Kachho is derived from the Sindhi word ‘Kachh’ which means armpit. The deserted area close to the edge of the mountains, starting from Lake Manchhar up to Qamber Shahdadkot, Jacobabad and Dhadhar or Sibi in Balochistan is known as Kachho. In Balochistan it is called Kachhi. The area of Kachho is also divided into two parts: Kandhi (area near mountains) and Patt (deserted area).
The deserted area of Kachho and Lake Manchhar was formed due to the flow of a large stream of the Indus River in ancient times, flowing from Kashmore-Kanddkot towards Laki Mountains. There are many prehistoric and ancient remains of civilisations from the Neolithic and Bronze Age up to the British period in Kachho and near the foothills of the mountains on the right bank of the ancient stream of the Indus River.
In the Kachho area, from ancient times to Samma and early Kalhora dynasties, graves and tombs were traditionally made with carved stones. Later the tradition of fresco, Sesco and other paintings on the outer and inner walls of the tombs and graves was introduced, in which Muhgal and Rajput art was used with great expertise. The pictures of fauna, flora, vegetables and geometrical designs, weapons, dresses and depiction of legends with beautiful colour combinations show the skill of the artists of the mentioned periods.

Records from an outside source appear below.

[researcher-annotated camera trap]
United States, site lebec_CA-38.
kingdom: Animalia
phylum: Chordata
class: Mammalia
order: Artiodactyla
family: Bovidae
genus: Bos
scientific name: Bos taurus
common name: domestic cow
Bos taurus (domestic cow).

Among the many legends and mythological stories painted with powerful imagination on the walls of the tombs are the romantic stories of Sassui Punhoon, Suhni Mehaar.

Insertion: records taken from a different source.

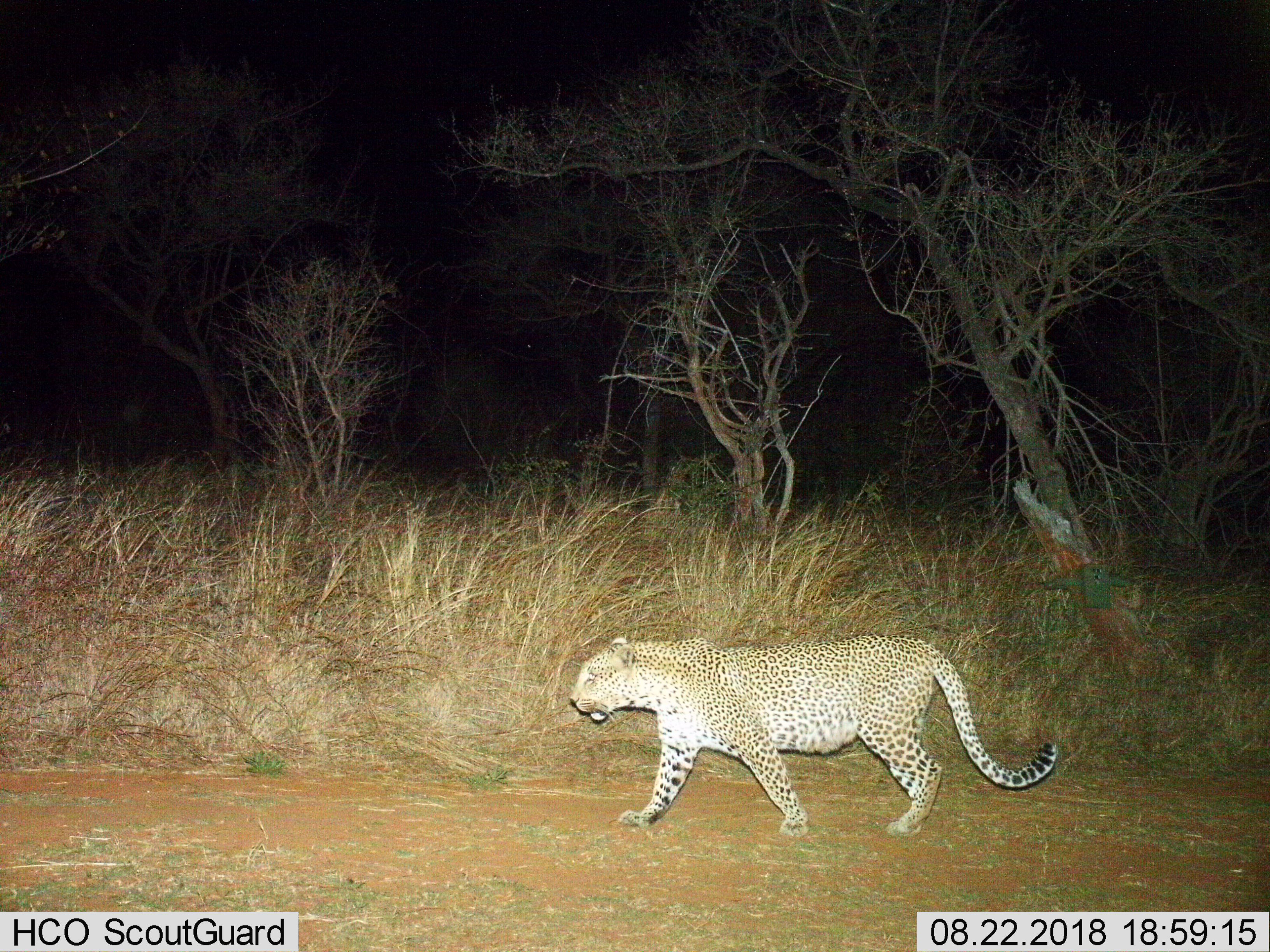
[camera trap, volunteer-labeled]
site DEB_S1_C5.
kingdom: Animalia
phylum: Chordata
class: Mammalia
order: Carnivora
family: Felidae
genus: Panthera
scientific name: Panthera pardus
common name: leopard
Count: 1.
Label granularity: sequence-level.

Sassui Punhoon is a famous romantic tale of Sindh’s Soomra Dynasty (1050-1353AD). Punhoon, the son of a lord of Kech Makran meets and falls in love with Sassui from Bhanbhore, and finally marries her. When Punhoon’s father and brothers hear that he has married into scheduled caste, they become very angry. Punhoon’s brother come to Bhanbhore at night, tie Punhoon on a camel and take him away. When Sassui learns about this, she sets off for Kech Makran. On the way she meets a shepherd; tired and thirsty she asks for some water. The shepherd has evil designs on her and tells her that she has been sent to him by God as his bride. Sassui prays to God to save her. God hears her prayer; the earth cracks open and swallows her.

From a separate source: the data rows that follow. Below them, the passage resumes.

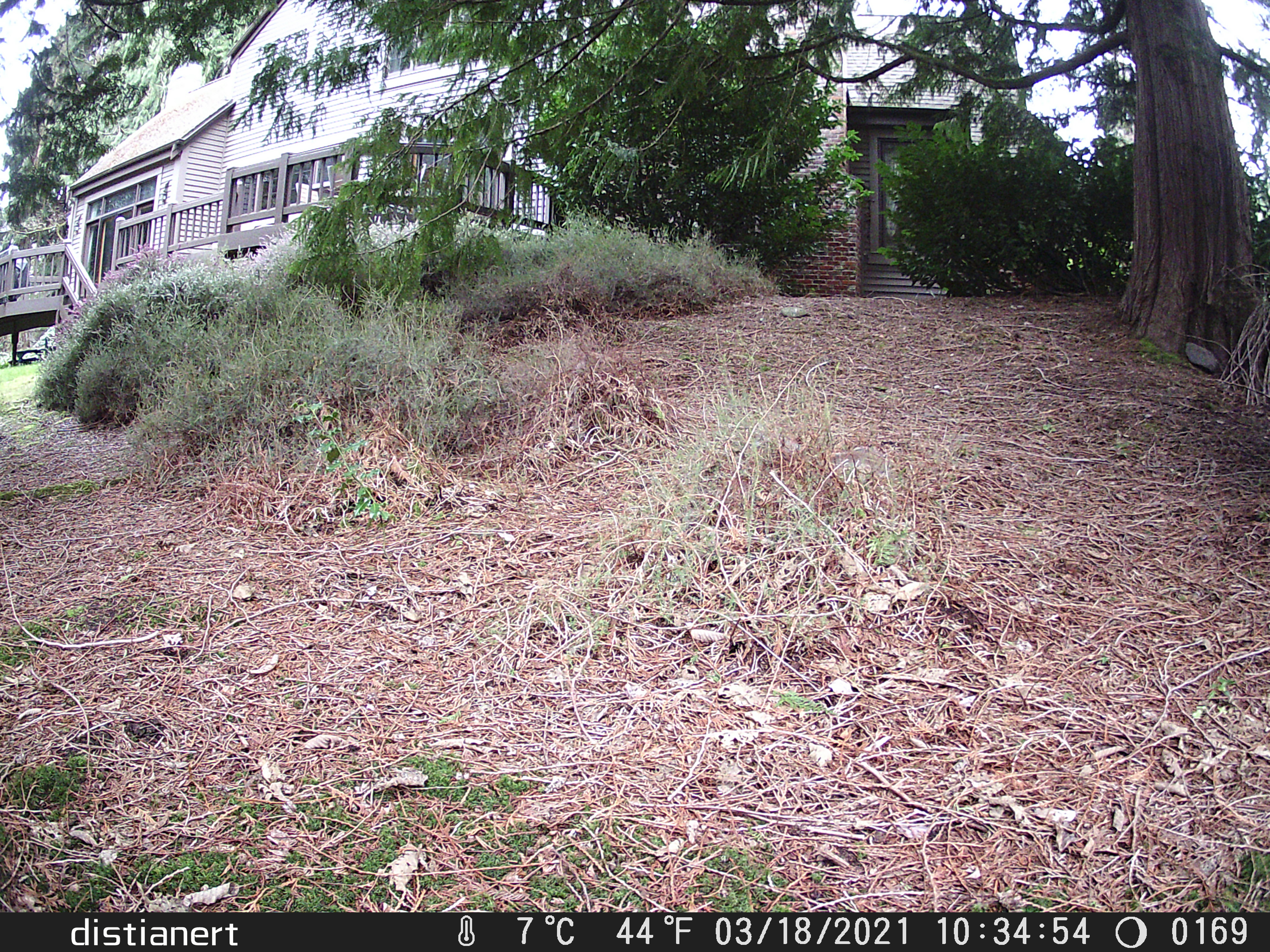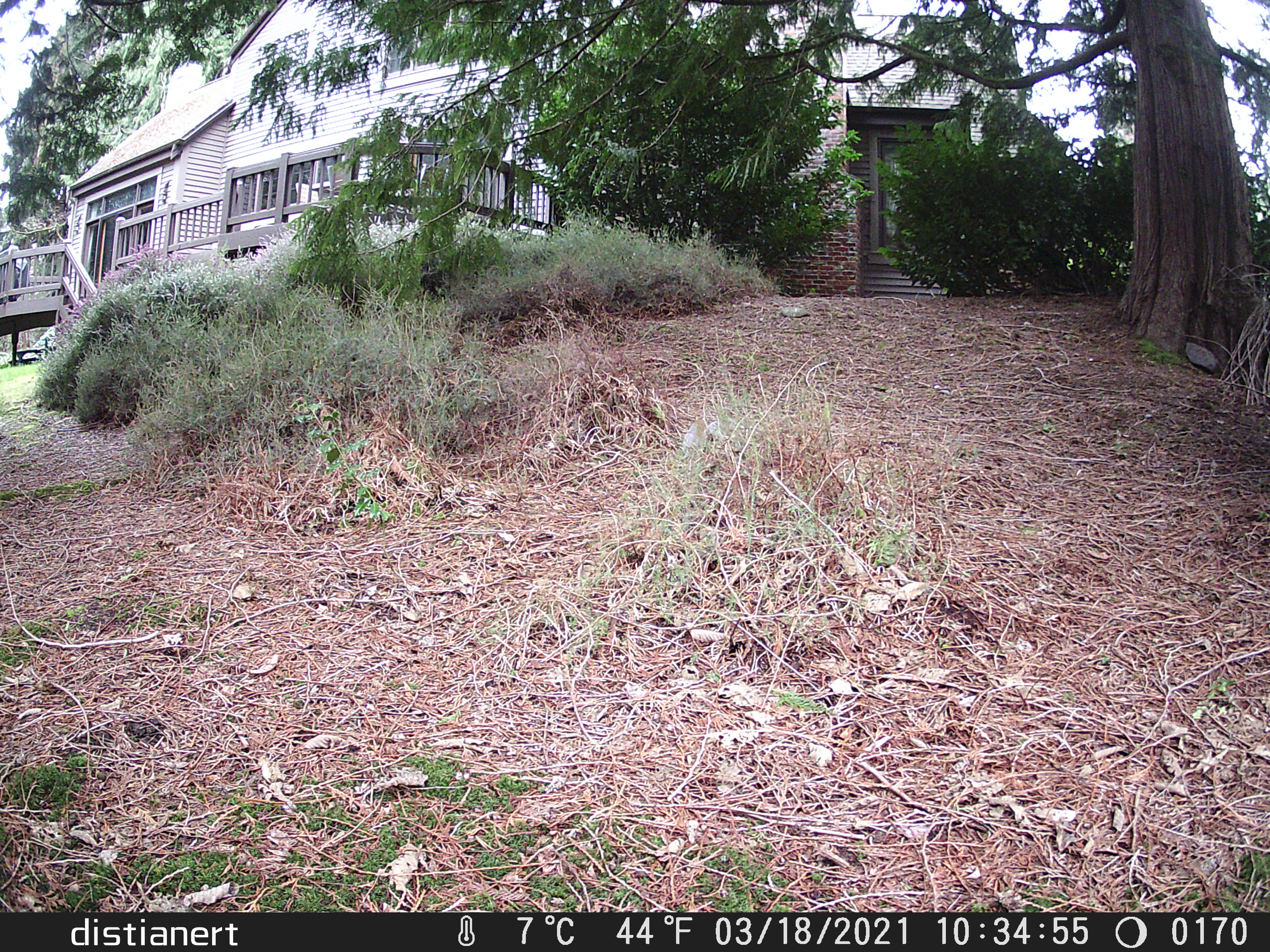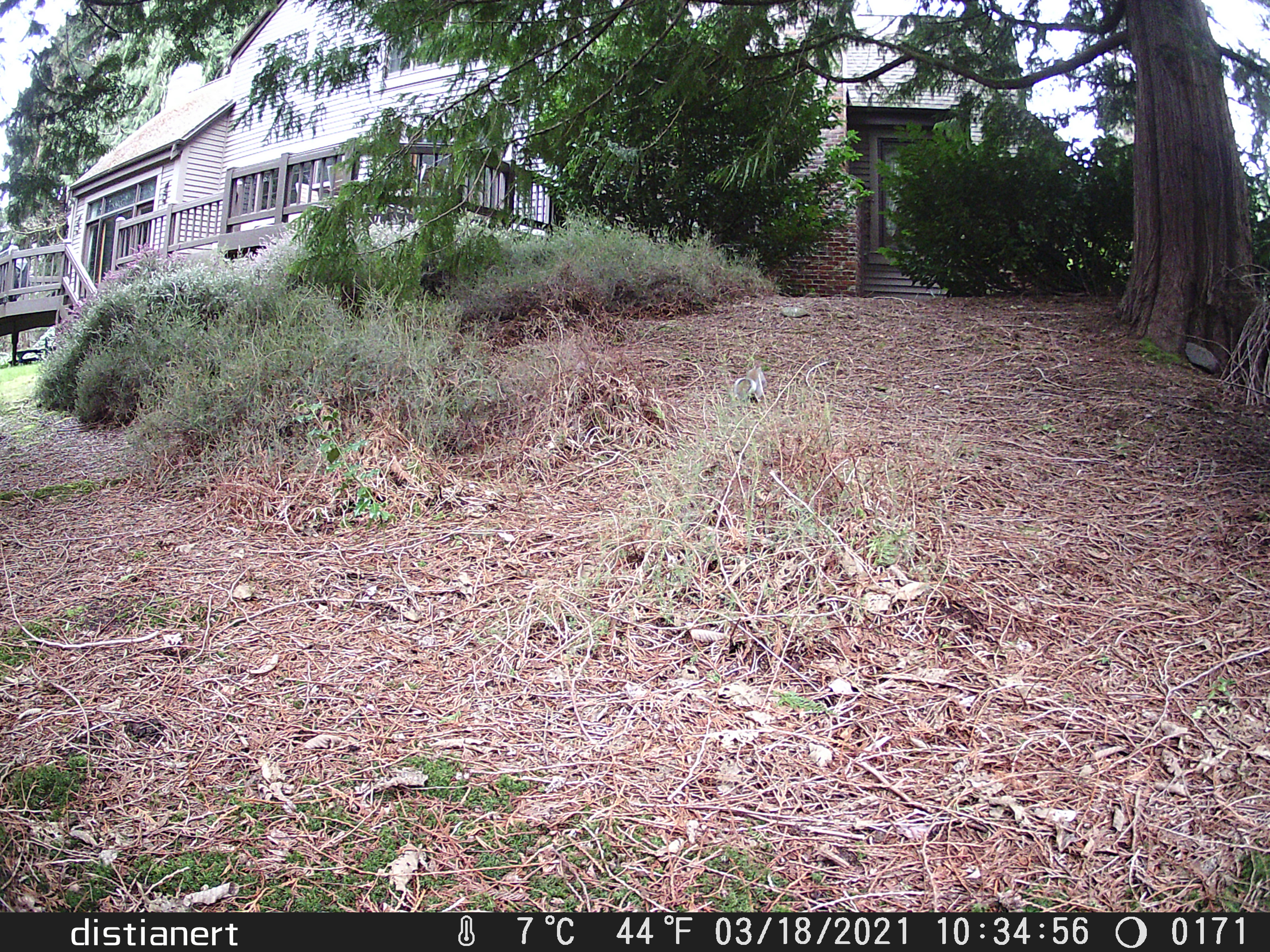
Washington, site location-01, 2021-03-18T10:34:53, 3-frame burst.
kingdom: Animalia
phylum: Chordata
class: Mammalia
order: Rodentia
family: Sciuridae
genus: Sciurus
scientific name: Sciurus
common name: squirrel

The story is about pure love, the injustice of Punhoon’s brothers and the the shepherd’s lust. These events have been painted on the inner walls of three tombs in different graveyards in the Kaachho area — the tomb of Mir Allahyar Khan Talpur near Drigh Baala, the tomb of Mureed Khan Jamali-II and the tomb of Dato Khan Jamali in Mureedani Jamali near Johi, Dadu. The pictures on the walls of the tomb in Mureedani’s graveyard depict Punhoon and one of his brothers on camel and the camel’s noose (mahaar) in the other brother’s hand who is on foot. Sassui is running after them, while the shepherd is sitting on a stone or hill, his goats grazing near him. The concept and perception in both the images are the same but the colour combination and the artists’ hand are different.
The legend of Suhni Mehaar is also a mythical love story, equally famous in Punjab and Sindh. Suhni was a young and beautiful married lady, whose father and husband were potters. She was in love with Mehaar. Swimming with the help of ‘dilo’ (a baked earthen pitcher) she used to cross the river daily to meet Mehaar at night. One day her mother-in-law changed or replaced Suhni’s pakko dilo with a kacho dilo. Unawares, as she put her dilo in the river, it crumbled into pieces and she sank. When Mehaar saw this he jumped into the river, and their souls met. In Shah Abdul Latif Bhittai’s poetry, Suhni is a symbol of revolt and mutiny of women for their rights and liberty. Shah’s advocacy proved Suhni as innocent and righteous in choosing love over her life partner; Suhni is not a sinner (kaari) but a heroine (soormi) in Sindhi literature.
This legend is portrayed on the inner walls of two tombs in two different graveyards in different manners and canvases — the tomb of Mureedani’s graveyard, and the tomb of Haji Khan Laghari in the graveyard of Qalandarani Laghari — near Johi, Dadu District. In the image, the river is flowing, the fishes are swimming; Suhni has put her dilo into the river and a crocodile is trying to swallow her. On the other bank of the river Mehaar is grazing buffaloes, while Khuwaja Khizir, the saint of water is sitting, on the bank of the river with a rosary (tasbeeh) in his hand. In the picture in Mureedani’s graveyard, Khuwaja Khizir is not present. It seems more ancient than the image at the tomb of Haji Khan Laghari in Qalandarani’s graveyard.
The fresco type of painting is used in these images. These tombs are also the best type of architecture of Kalhora, Talpur Amirs and British periods. The paintings on the walls are a glorious heritage of Sindh. This heritage is in ruins due to natural disasters and needs to be preserved in the original and actual shapes.